Biel cheirava à colonia desodorante e roupa limpa, seu rosto macio se comprimindo ao meu. Afastou-se, ainda emocionado, sem deixar de me olhar, e nesse momento Cleiton e Vagner se aproximaram para me cumprimentar, fazendo as esperadas perguntas sobre quando eu tinha voltado, se viera para ficar, se BH foi assim tao ruim... Me apresentaram os integrantes novos do Diversidade, todos jovens beirando os vinte anos. Nao perguntei sobre as lesbicas, embora tenha ficado com vontade.

Carlos exibia uma especie de sorriso doloroso, quase um ricto de odio, me observando. Fuzilou Biel com o olhar, sem que o garoto percebesse, ergueu-se e apertou minha mao de modo forte.

- Imaginei que nao o veria nunca mais _ disse, apertando meus dedos mais forte ainda, causando dor; olhei para sua mao e notei ali uma grossa aliança dourada; entao ele tinha se casado? Com quem?

- Agora vim para ficar, Carlos _ respondi, retirando a mao _ E espero que o grupo me receba outra vez.

- Mas e' claro! E' claro que sim! _ disse Biel, nao se contendo de alegria; cedeu a propria cadeira para mim, e embora eu recusasse, ele insistiu ate que aceitei _ Eu fico bem em pe'. Estavamos discutindo sobre um panfleto homofobico que andaram distribuindo no final de semana...

Ele estava tao bonitinho! Usava uma camiseta cinza de gola em V, jeans escuro e justo, e tenis.

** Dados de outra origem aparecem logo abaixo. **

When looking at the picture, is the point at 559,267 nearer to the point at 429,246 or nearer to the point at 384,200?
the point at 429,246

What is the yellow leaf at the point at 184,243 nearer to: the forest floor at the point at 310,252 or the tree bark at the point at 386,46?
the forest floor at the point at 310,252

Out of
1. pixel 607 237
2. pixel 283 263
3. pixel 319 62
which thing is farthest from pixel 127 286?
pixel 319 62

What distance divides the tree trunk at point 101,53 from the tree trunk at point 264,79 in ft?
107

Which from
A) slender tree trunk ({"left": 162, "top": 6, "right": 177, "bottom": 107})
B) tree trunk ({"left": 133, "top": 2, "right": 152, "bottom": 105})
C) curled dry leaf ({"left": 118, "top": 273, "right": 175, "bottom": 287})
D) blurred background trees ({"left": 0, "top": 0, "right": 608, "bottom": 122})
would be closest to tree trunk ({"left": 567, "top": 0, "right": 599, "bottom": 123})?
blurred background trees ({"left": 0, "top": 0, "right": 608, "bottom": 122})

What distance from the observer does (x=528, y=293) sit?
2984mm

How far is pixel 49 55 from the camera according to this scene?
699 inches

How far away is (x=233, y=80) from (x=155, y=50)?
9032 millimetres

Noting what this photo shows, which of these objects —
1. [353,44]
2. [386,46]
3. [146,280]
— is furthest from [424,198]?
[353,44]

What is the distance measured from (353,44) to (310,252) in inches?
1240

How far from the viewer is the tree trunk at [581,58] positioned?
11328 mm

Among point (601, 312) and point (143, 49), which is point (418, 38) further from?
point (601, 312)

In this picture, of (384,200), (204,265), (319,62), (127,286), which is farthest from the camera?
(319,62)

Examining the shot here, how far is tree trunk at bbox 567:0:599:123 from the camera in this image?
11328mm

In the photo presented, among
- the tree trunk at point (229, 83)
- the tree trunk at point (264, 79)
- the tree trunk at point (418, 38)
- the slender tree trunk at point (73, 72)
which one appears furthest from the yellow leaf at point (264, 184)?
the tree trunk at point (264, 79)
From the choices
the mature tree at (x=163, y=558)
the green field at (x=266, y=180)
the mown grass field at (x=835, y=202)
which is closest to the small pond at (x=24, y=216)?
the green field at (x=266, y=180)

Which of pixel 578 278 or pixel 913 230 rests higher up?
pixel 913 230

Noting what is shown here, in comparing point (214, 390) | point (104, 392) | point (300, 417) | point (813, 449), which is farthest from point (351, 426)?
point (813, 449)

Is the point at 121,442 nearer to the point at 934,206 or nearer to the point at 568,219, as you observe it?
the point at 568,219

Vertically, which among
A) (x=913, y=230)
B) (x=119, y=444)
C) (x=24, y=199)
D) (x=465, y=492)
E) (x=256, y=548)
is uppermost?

Nao parava de me olhar, encantado, e dava para ver que ele explodia de vontade de ficar sozinho comigo; sentado perto de mim, um garoto da idade dele, de cabelos louros platinados e oculos de armaçao roxa, nos olhava toda hora, fazendo cara feia.

Carlos retomou a discussao, contrariado, meio perdido a principio. Quando pegou o tal do panfleto outra vez, suas maos tremiam, creio que de raiva; ao me encarar seus olhos emitiram chispas, e a custo ele modulou a voz. Assim prosseguiu a reuniao.

O caso dos panfletos era uma mistura de bizarrice e má fe'. Uma organizaçao com vies integralista e ultracatolico andou distribuindo aqueles papeis na Praça da Republica, no sabado. Numa folha sobre fundo cinza, um texto delirante alertava sobre "A Conspiraçao Gay Contra a Familia", listando abaixo todas as nossas supostas "intençoes", nos acusando de destruir a sociedade em favor de nossas "praticas abominaveis", e "aliciaçao de menores". Em resumo, uma barbaridade escrita por algum homofobico esquizofrenico. O Diversidade planejava entrar com uma açao contra a organizaçao, alem de fazer uma manifestaçao na Praça, no sabado.

- A açao e' facil de mover, e usarei meus contatos junto ao Ministerio Publico para levar isso a esferas superiores _ dizia Carlos, e pelo seu tom compreendi que agora o lider do grupo era ele _ Quanto á manifestaçao, chamaremos a imprensa. Vamos fazer barulho, sim, senao nunca vao nos ouvir.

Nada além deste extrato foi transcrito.